=== Records of questions about scenes ===
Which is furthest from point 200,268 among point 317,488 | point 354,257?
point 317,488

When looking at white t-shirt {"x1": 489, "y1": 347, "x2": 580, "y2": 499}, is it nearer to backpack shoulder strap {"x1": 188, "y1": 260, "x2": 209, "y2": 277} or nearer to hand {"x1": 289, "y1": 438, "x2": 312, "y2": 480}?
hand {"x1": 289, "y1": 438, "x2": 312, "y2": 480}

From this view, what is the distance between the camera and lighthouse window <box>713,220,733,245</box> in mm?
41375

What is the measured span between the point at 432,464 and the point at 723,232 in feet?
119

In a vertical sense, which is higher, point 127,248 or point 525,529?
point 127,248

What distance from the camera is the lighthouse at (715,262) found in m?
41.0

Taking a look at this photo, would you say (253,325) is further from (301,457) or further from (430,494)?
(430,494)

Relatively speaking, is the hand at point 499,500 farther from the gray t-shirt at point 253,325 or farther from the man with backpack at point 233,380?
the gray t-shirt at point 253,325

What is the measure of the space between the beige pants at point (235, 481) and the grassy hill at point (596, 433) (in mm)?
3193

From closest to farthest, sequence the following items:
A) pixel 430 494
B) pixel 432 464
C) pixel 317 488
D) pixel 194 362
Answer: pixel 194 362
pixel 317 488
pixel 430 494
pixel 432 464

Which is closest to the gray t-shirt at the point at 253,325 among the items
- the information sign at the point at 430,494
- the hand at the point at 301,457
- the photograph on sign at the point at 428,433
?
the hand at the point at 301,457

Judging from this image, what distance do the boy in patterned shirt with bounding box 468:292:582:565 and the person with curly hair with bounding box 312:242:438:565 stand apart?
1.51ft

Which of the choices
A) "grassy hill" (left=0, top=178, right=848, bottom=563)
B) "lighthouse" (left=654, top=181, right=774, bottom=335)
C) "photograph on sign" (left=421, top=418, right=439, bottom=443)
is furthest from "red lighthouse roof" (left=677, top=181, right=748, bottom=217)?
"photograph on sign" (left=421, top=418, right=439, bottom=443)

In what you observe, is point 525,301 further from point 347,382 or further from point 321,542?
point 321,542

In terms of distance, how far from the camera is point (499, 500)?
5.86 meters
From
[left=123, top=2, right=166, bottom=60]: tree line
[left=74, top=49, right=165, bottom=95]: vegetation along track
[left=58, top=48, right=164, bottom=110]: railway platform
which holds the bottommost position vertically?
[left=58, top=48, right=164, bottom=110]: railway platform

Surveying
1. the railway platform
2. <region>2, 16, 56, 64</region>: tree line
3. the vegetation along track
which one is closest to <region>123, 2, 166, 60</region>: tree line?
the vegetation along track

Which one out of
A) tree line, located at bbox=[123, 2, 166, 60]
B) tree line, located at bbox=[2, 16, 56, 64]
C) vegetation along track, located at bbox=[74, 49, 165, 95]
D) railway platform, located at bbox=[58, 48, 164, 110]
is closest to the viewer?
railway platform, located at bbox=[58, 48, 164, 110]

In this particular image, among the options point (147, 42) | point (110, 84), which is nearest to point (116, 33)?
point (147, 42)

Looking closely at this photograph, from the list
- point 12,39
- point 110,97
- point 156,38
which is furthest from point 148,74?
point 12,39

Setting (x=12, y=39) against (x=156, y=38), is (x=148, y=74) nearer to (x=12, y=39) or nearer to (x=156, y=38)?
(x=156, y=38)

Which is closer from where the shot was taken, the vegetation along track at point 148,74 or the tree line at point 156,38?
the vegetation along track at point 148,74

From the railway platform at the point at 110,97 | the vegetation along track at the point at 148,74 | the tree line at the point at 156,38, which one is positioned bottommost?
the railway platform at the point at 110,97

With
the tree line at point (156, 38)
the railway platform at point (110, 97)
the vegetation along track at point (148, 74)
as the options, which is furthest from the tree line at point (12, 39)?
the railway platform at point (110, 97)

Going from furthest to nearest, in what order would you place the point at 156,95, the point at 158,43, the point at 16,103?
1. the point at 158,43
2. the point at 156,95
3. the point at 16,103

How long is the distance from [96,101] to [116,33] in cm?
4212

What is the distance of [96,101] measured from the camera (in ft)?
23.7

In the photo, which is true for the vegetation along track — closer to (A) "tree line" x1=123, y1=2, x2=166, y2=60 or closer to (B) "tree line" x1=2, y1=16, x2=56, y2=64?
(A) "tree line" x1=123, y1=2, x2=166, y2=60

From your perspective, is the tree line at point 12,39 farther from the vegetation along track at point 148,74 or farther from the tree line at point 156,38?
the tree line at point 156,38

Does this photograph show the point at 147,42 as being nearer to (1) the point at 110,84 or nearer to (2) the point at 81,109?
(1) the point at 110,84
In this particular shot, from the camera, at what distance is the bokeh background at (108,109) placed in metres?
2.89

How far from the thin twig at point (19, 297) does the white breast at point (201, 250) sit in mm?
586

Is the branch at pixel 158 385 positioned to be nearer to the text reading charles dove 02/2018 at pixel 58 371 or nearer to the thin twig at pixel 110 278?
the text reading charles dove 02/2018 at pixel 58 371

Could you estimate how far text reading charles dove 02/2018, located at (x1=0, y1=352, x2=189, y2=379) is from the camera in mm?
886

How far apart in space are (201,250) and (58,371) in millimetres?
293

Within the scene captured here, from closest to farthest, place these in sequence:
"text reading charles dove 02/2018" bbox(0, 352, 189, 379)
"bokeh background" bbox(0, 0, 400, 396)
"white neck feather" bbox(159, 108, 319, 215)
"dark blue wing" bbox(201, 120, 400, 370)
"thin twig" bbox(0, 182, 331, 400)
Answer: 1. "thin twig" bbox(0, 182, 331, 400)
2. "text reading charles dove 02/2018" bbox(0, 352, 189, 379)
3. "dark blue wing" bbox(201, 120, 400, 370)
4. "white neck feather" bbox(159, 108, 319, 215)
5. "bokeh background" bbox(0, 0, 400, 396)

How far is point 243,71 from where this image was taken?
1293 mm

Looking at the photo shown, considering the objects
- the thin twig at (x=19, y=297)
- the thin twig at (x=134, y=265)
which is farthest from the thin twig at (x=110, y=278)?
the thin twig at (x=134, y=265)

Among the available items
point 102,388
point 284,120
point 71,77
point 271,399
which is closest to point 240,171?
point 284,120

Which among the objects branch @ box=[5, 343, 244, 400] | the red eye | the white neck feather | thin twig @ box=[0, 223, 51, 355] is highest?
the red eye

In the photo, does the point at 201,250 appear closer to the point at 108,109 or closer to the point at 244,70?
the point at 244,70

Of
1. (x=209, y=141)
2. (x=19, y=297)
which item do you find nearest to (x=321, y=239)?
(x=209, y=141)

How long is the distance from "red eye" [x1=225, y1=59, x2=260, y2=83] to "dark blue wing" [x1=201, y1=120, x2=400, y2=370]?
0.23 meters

=== GOAL ===
Please copy out every one of the records above word for word, with nothing changed.

=== WORKED ANSWER ===
Which is furthest from point 200,268 among point 317,488 | point 354,257?
point 317,488

When looking at white t-shirt {"x1": 489, "y1": 347, "x2": 580, "y2": 499}, is it nearer to backpack shoulder strap {"x1": 188, "y1": 260, "x2": 209, "y2": 277} or nearer to hand {"x1": 289, "y1": 438, "x2": 312, "y2": 480}?
hand {"x1": 289, "y1": 438, "x2": 312, "y2": 480}

From this view, what is the distance between the camera and lighthouse window <box>713,220,733,245</box> in mm?
41375

What is the measured span between the point at 432,464 and the point at 723,232 in feet?
119

In a vertical sense, which is higher, point 127,248 or point 525,529?
point 127,248

What distance from the camera is the lighthouse at (715,262) found in m?
41.0

Taking a look at this photo, would you say (253,325) is further from (301,457) or further from (430,494)?
(430,494)

Relatively speaking, is the hand at point 499,500 farther from the gray t-shirt at point 253,325 or farther from the man with backpack at point 233,380?
the gray t-shirt at point 253,325

What is the measure of the space between the beige pants at point (235, 481) and the grassy hill at point (596, 433) (in mm)?
3193

From closest to farthest, sequence the following items:
A) pixel 430 494
B) pixel 432 464
C) pixel 317 488
D) pixel 194 362
Answer: pixel 194 362
pixel 317 488
pixel 430 494
pixel 432 464

Which is closest to the gray t-shirt at the point at 253,325 among the items
- the information sign at the point at 430,494
- the hand at the point at 301,457
- the photograph on sign at the point at 428,433
?
the hand at the point at 301,457

Judging from this image, what distance do the boy in patterned shirt with bounding box 468:292:582:565 and the person with curly hair with bounding box 312:242:438:565 stand apart?
1.51ft

Which of the choices
A) "grassy hill" (left=0, top=178, right=848, bottom=563)
B) "lighthouse" (left=654, top=181, right=774, bottom=335)
C) "photograph on sign" (left=421, top=418, right=439, bottom=443)
is furthest from "red lighthouse roof" (left=677, top=181, right=748, bottom=217)?
"photograph on sign" (left=421, top=418, right=439, bottom=443)

In what you observe, is point 525,301 further from point 347,382 or further from point 321,542?
point 321,542

In terms of distance, how far from the camera is point (499, 500)?
5.86 meters
From
[left=123, top=2, right=166, bottom=60]: tree line
[left=74, top=49, right=165, bottom=95]: vegetation along track
[left=58, top=48, right=164, bottom=110]: railway platform
which holds the bottommost position vertically?
[left=58, top=48, right=164, bottom=110]: railway platform

Surveying
1. the railway platform
2. <region>2, 16, 56, 64</region>: tree line
3. the vegetation along track
which one is closest to <region>123, 2, 166, 60</region>: tree line?
the vegetation along track

Which one out of
A) tree line, located at bbox=[123, 2, 166, 60]
B) tree line, located at bbox=[2, 16, 56, 64]
C) vegetation along track, located at bbox=[74, 49, 165, 95]
D) railway platform, located at bbox=[58, 48, 164, 110]
is closest to the viewer?
railway platform, located at bbox=[58, 48, 164, 110]

In this particular image, among the options point (147, 42) | point (110, 84), which is nearest to point (116, 33)?
point (147, 42)

Looking closely at this photograph, from the list
- point 12,39
- point 110,97
- point 156,38
which is furthest from point 148,74?
point 12,39

Setting (x=12, y=39) against (x=156, y=38), is (x=148, y=74) nearer to (x=12, y=39) or nearer to (x=156, y=38)?
(x=156, y=38)

Which is closer from where the shot was taken, the vegetation along track at point 148,74 or the tree line at point 156,38?
the vegetation along track at point 148,74

From the railway platform at the point at 110,97 | the vegetation along track at the point at 148,74 | the tree line at the point at 156,38, which one is positioned bottommost?
the railway platform at the point at 110,97

With
the tree line at point (156, 38)
the railway platform at point (110, 97)
the vegetation along track at point (148, 74)
as the options, which is furthest from the tree line at point (12, 39)?
the railway platform at point (110, 97)

Going from furthest to nearest, in what order would you place the point at 156,95, the point at 158,43, the point at 16,103?
1. the point at 158,43
2. the point at 156,95
3. the point at 16,103

How long is the distance from [96,101] to [116,33] in cm?
4212

What is the distance of [96,101] measured from the camera (in ft)?
23.7

In the photo, which is true for the vegetation along track — closer to (A) "tree line" x1=123, y1=2, x2=166, y2=60 or closer to (B) "tree line" x1=2, y1=16, x2=56, y2=64?
(A) "tree line" x1=123, y1=2, x2=166, y2=60

From your perspective, is the tree line at point 12,39 farther from the vegetation along track at point 148,74 or farther from the tree line at point 156,38?
the tree line at point 156,38

Does this photograph show the point at 147,42 as being nearer to (1) the point at 110,84 or nearer to (2) the point at 81,109?
(1) the point at 110,84
In this particular shot, from the camera, at what distance is the bokeh background at (108,109) placed in metres?
2.89

How far from the thin twig at point (19, 297) does the white breast at point (201, 250) sit in mm?
586

Is the branch at pixel 158 385 positioned to be nearer to the text reading charles dove 02/2018 at pixel 58 371 or nearer to the thin twig at pixel 110 278?
the text reading charles dove 02/2018 at pixel 58 371

Could you estimate how far text reading charles dove 02/2018, located at (x1=0, y1=352, x2=189, y2=379) is from the camera in mm?
886

How far apart in space are (201,250) and (58,371) in millimetres?
293

Within the scene captured here, from closest to farthest, place these in sequence:
"text reading charles dove 02/2018" bbox(0, 352, 189, 379)
"bokeh background" bbox(0, 0, 400, 396)
"white neck feather" bbox(159, 108, 319, 215)
"dark blue wing" bbox(201, 120, 400, 370)
"thin twig" bbox(0, 182, 331, 400)
Answer: 1. "thin twig" bbox(0, 182, 331, 400)
2. "text reading charles dove 02/2018" bbox(0, 352, 189, 379)
3. "dark blue wing" bbox(201, 120, 400, 370)
4. "white neck feather" bbox(159, 108, 319, 215)
5. "bokeh background" bbox(0, 0, 400, 396)

How far is point 243,71 from where this image was taken?
1293 mm

Looking at the photo shown, considering the objects
- the thin twig at (x=19, y=297)
- the thin twig at (x=134, y=265)
which is farthest from the thin twig at (x=110, y=278)?
the thin twig at (x=134, y=265)

Among the available items
point 102,388
point 284,120
point 71,77
point 271,399
which is closest to point 240,171?
point 284,120

Which among the objects branch @ box=[5, 343, 244, 400] | the red eye | the white neck feather | thin twig @ box=[0, 223, 51, 355] is highest?
the red eye

In the photo, does the point at 201,250 appear closer to the point at 108,109 or closer to the point at 244,70?
the point at 244,70

Of
1. (x=209, y=141)
2. (x=19, y=297)
which item do you find nearest to (x=321, y=239)?
(x=209, y=141)

How long is the distance from "red eye" [x1=225, y1=59, x2=260, y2=83] to "dark blue wing" [x1=201, y1=120, x2=400, y2=370]?
0.23 meters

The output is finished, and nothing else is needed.